• _Supplied information_:
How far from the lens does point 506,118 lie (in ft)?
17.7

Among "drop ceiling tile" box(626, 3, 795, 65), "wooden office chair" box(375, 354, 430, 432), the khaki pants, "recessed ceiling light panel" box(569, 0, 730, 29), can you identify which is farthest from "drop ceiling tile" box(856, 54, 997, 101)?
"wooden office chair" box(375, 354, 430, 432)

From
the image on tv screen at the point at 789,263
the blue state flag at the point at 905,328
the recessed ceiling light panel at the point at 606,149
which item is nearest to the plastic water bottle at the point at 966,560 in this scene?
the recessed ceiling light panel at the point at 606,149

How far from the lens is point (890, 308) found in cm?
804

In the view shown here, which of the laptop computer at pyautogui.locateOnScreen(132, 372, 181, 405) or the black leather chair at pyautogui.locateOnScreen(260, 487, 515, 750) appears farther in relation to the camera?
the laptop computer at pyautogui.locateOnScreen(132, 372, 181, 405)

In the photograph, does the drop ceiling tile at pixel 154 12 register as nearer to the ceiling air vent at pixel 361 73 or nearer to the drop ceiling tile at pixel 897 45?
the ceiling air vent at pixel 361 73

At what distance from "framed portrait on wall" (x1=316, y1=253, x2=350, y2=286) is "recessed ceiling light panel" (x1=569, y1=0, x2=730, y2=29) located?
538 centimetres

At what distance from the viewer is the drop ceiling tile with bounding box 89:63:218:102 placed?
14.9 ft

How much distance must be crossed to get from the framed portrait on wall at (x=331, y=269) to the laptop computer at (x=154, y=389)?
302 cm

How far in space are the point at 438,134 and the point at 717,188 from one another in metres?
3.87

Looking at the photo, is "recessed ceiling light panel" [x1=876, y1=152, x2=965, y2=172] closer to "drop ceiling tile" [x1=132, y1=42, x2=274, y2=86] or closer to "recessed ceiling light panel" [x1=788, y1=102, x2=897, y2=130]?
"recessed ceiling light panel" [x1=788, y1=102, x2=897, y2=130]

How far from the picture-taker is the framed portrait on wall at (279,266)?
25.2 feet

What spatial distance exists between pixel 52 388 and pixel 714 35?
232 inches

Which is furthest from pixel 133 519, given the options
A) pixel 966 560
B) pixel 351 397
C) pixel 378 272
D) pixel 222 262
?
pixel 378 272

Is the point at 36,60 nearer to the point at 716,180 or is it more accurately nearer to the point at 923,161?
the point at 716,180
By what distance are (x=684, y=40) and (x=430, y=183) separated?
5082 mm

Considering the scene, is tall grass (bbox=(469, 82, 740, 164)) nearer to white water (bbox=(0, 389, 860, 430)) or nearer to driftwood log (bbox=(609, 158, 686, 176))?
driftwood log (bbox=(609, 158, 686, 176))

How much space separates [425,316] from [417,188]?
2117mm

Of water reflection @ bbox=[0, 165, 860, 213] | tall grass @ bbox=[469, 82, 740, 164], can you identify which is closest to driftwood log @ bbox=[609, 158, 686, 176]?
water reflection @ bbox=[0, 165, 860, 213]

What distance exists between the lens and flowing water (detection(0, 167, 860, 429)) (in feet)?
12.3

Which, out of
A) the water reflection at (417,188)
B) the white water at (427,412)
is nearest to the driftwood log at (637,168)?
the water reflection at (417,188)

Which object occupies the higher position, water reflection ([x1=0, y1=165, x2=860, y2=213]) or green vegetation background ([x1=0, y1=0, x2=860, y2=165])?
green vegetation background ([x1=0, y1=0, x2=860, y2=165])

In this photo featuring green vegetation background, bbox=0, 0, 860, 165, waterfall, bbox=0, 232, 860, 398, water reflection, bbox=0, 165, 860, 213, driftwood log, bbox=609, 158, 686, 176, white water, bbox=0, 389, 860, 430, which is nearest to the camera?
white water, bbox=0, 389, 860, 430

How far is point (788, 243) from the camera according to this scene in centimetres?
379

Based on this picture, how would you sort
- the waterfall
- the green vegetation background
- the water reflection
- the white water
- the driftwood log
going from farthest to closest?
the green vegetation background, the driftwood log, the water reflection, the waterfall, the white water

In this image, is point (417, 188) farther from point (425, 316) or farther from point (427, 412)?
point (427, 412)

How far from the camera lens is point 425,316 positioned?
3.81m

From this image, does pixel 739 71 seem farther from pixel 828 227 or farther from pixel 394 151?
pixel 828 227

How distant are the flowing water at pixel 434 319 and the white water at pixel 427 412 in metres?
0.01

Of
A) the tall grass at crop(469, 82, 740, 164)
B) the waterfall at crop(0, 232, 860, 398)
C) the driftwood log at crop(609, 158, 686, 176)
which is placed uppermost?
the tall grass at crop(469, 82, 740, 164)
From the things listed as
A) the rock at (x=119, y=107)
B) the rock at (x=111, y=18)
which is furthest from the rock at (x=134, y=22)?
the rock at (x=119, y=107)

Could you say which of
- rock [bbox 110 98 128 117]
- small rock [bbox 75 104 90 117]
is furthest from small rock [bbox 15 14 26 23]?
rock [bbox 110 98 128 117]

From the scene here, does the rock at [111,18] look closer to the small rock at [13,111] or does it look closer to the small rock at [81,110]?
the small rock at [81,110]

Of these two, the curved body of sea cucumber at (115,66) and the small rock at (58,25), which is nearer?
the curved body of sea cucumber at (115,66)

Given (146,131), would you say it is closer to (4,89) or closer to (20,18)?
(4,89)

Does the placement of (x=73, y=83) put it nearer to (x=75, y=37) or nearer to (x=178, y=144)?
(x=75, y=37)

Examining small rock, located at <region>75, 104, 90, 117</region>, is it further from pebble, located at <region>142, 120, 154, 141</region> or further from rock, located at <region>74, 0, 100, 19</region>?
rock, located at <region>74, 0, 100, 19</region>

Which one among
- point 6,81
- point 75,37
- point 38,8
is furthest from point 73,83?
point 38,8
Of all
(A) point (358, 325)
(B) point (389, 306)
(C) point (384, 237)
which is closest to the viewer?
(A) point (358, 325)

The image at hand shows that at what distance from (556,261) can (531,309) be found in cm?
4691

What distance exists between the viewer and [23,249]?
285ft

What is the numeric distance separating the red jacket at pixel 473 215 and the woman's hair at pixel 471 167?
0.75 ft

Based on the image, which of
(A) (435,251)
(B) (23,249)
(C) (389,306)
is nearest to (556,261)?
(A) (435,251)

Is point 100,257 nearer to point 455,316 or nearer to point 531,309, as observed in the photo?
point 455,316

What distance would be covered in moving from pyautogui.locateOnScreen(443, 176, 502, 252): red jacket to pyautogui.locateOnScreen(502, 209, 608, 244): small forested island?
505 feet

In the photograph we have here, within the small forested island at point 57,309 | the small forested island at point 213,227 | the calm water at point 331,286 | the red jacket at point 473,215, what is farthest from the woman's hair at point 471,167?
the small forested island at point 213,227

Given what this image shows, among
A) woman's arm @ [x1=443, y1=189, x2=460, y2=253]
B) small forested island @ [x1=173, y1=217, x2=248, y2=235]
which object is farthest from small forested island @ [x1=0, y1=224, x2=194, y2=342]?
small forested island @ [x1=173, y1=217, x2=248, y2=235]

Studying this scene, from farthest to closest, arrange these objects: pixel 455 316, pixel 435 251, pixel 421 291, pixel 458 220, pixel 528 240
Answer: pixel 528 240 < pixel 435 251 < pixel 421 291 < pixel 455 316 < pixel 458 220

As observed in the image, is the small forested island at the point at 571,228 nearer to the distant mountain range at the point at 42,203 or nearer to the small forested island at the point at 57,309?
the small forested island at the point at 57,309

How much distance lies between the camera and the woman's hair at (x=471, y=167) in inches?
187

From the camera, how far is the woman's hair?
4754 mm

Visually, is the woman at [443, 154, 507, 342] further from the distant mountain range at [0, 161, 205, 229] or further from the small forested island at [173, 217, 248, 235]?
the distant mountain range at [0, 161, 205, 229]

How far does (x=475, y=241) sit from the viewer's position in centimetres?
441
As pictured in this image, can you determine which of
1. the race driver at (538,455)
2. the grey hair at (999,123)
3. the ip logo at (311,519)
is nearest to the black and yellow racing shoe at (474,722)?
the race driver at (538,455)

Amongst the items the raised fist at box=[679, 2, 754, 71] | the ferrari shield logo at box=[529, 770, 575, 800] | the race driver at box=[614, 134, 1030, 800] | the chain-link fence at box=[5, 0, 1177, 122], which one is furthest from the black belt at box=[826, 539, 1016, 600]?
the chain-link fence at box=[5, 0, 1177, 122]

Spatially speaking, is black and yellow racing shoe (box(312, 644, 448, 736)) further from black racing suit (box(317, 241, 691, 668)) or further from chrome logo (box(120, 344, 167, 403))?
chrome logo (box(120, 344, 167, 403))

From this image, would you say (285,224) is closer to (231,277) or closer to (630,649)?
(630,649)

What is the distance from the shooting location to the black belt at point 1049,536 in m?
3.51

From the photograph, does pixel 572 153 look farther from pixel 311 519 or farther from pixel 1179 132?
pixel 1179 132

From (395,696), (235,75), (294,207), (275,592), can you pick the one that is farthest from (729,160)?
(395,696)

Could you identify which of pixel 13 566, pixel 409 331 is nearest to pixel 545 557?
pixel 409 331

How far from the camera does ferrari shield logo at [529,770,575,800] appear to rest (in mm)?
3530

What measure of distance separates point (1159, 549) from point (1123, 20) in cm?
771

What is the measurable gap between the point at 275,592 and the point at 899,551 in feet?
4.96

• _Goal_: Output the records as a numbered list, from their first line through the line containing "538 centimetres", with both ends included and blank lines left out.

• _Written answer_:
1. How far from the lens does point 506,118 lie (in ft)?
2. 17.7
3. Among "drop ceiling tile" box(626, 3, 795, 65), "wooden office chair" box(375, 354, 430, 432), the khaki pants, "recessed ceiling light panel" box(569, 0, 730, 29), can you identify which is farthest from "drop ceiling tile" box(856, 54, 997, 101)?
4. "wooden office chair" box(375, 354, 430, 432)
5. From
6. the image on tv screen at the point at 789,263
7. the blue state flag at the point at 905,328
8. the recessed ceiling light panel at the point at 606,149
9. which item is nearest to the plastic water bottle at the point at 966,560 in this scene?
10. the recessed ceiling light panel at the point at 606,149
11. How far from the lens is point (890, 308) found in cm?
12. 804
13. In the view shown here, which of the laptop computer at pyautogui.locateOnScreen(132, 372, 181, 405) or the black leather chair at pyautogui.locateOnScreen(260, 487, 515, 750) appears farther in relation to the camera?
14. the laptop computer at pyautogui.locateOnScreen(132, 372, 181, 405)
15. In the photograph, does the drop ceiling tile at pixel 154 12 register as nearer to the ceiling air vent at pixel 361 73 or nearer to the drop ceiling tile at pixel 897 45?
16. the ceiling air vent at pixel 361 73
17. At what distance from "framed portrait on wall" (x1=316, y1=253, x2=350, y2=286) is "recessed ceiling light panel" (x1=569, y1=0, x2=730, y2=29) located?
18. 538 centimetres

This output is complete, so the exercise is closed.